President Barack Obama gestures as he answers a question regarding the ongoing situation in the Ukraine, during his meeting with Israeli Prime Minister Benjamin Netanyahu, Monday, March 3, 2014, in the Oval Office of the White House in Washington. (AP)
The Washington Post's editorial board over the weekend trashed President Obama’s approach to foreign policy, going so far as to accuse him of living in a “fantasy” world.
“President Obama has led a foreign policy based more on how he thinks the world should operate than on reality,” the editorial board said in its scathing commentary. “It was a world in which ‘the tide of war is receding’ and the United States could, without much risk, radically reduce the size of its armed forces.”
The Post's editorial statement, titled "President Obama’s foreign policy is based on fantasy," goes on to suggest that the Obama administration thinks it exists in a world where “invasions, brute force, great-power games and shifting alliances” are things of the past.
“That’s a nice thought,” the Post's editorial board said, acknowledging that the nature of warfare has changed over the past 60 years. Still, it argues, political strife between competitor countries is still a very real and very dangerous thing.
“Unfortunately, Russian President Vladimir Putin has not received the memo on 21st-century behavior. Neither has China’s president, Xi Jinping, who is engaging in gunboat diplomacy against Japan and the weaker nations of Southeast Asia,” the Post editorial board said. “Syrian president Bashar al-Assad is waging a very 20th-century war against his own people, sending helicopters to drop exploding barrels full of screws, nails and other shrapnel onto apartment buildings where families cower in basements. These men will not be deterred by the disapproval of their peers, the weight of world opinion or even disinvestment by Silicon Valley companies. They are concerned primarily with maintaining their holds on power."
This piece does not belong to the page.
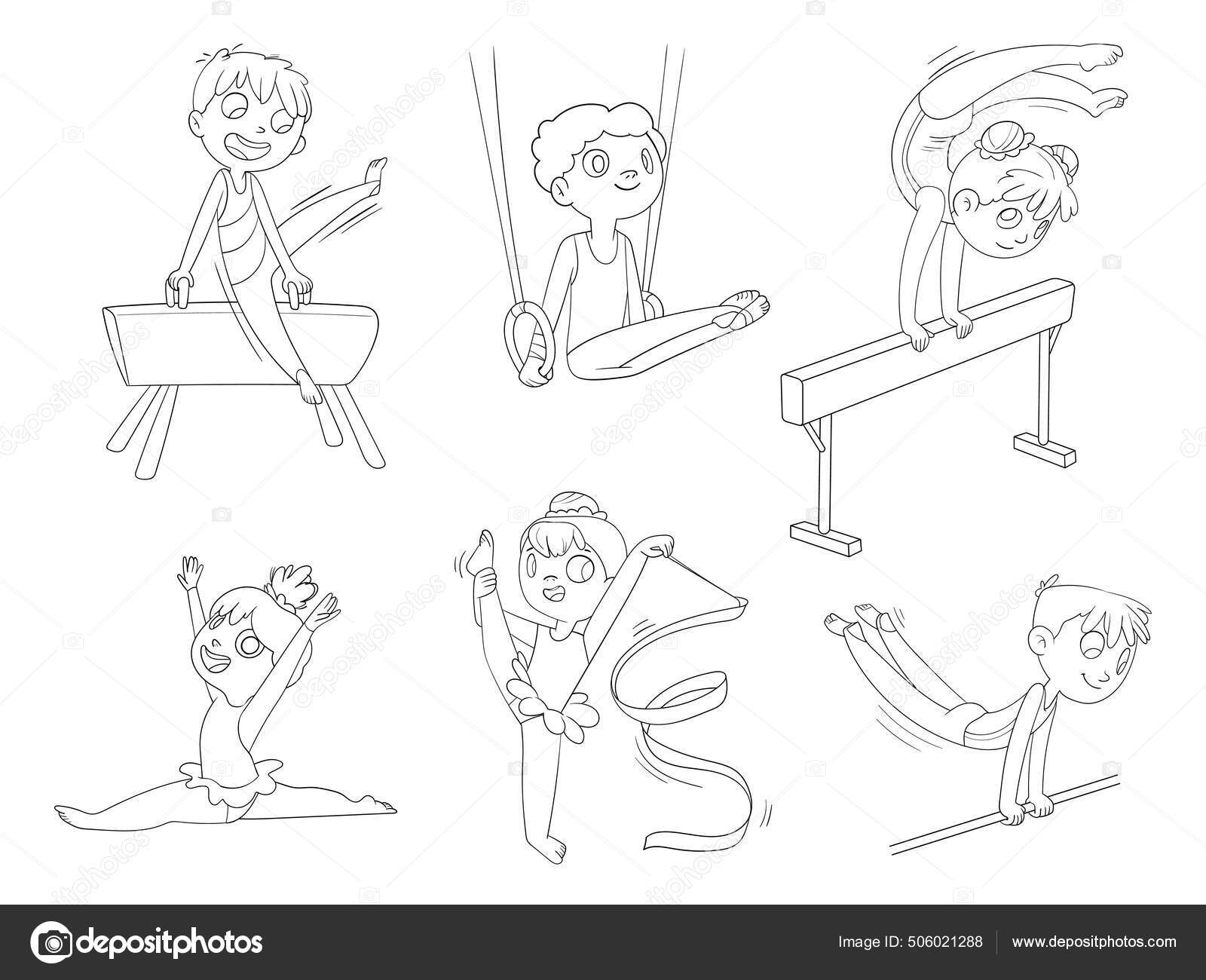 Rhythmic gymnastics artistic gymnastics coloring book stock vector by kharlamovalv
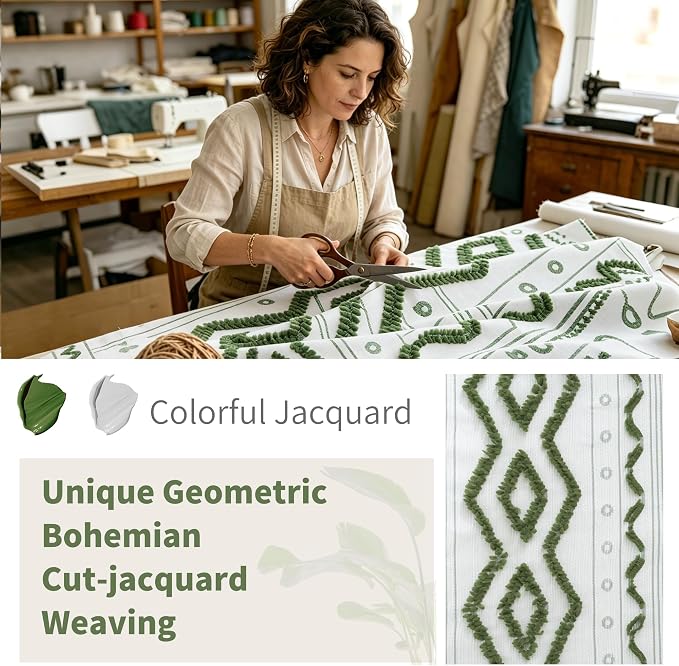 BGment Green Jacquard Linen Curtains, Botanical Tufted Pom Stripe Geometric Pattern Drapes with Grommet for Bedroom Living Room Light Filtering, 52 X 98 Inch, 2 Panels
The Post goes on to note that several countries over the past decade have lashed out without any fear of repercussions, most notably Putin’s 2008 “incursion into Georgia.”
“Mr. Putin paid no price for that action; in fact, with parts of Georgia still under Russia’s control, he was permitted to host a Winter Olympics just around the corner. China has bullied the Philippines and unilaterally staked claims to wide swaths of international air space and sea lanes as it continues a rapid and technologically impressive military buildup. Arguably, it has paid a price in the nervousness of its neighbors, who are desperate for the United States to play a balancing role in the region,” the Post notes.
“But none of those neighbors feel confident that the United States can be counted on. Since the Syrian dictator crossed Mr. Obama’s red line with a chemical weapons attack that killed 1,400 civilians, the dictator’s military and diplomatic position has steadily strengthened,” it adds.
The editorial board notes that the urge to focus on domestic issues over foreign policy isn’t new or even an incorrect one, but argues that the U.S. has a financial and national security interest in remaining active in the world’s affairs.
“If a president doesn’t make the case for global engagement, no one else effectively can,” the editorial board said.
The board stresses that they're not calling for “boots on the ground," and explain that the situation is much more complicated than that.
President Barack Obama walks away from the podium after speaking about the ongoing situation in Ukraine in the Brady Press Briefing Room of the White House in Washington, Friday, Feb. 28, 2014. Obama warned Russia "there will be costs" for any military intervention in Ukraine. (AP)
“Military strength, trustworthiness as an ally, staying power in difficult corners of the world such as Afghanistan — these still matter, much as we might wish they did not,” the Post notes. “While the United States has been retrenching, the tide of democracy in the world, which once seemed inexorable, has been receding. In the long run, that’s harmful to U.S. national security, too.”
“Putin…will measure the seriousness of U.S. and allied actions, not their statements,” it adds. “China, pondering its next steps in the East China Sea, will do the same. Sadly, that’s the nature of the century we’re living in.”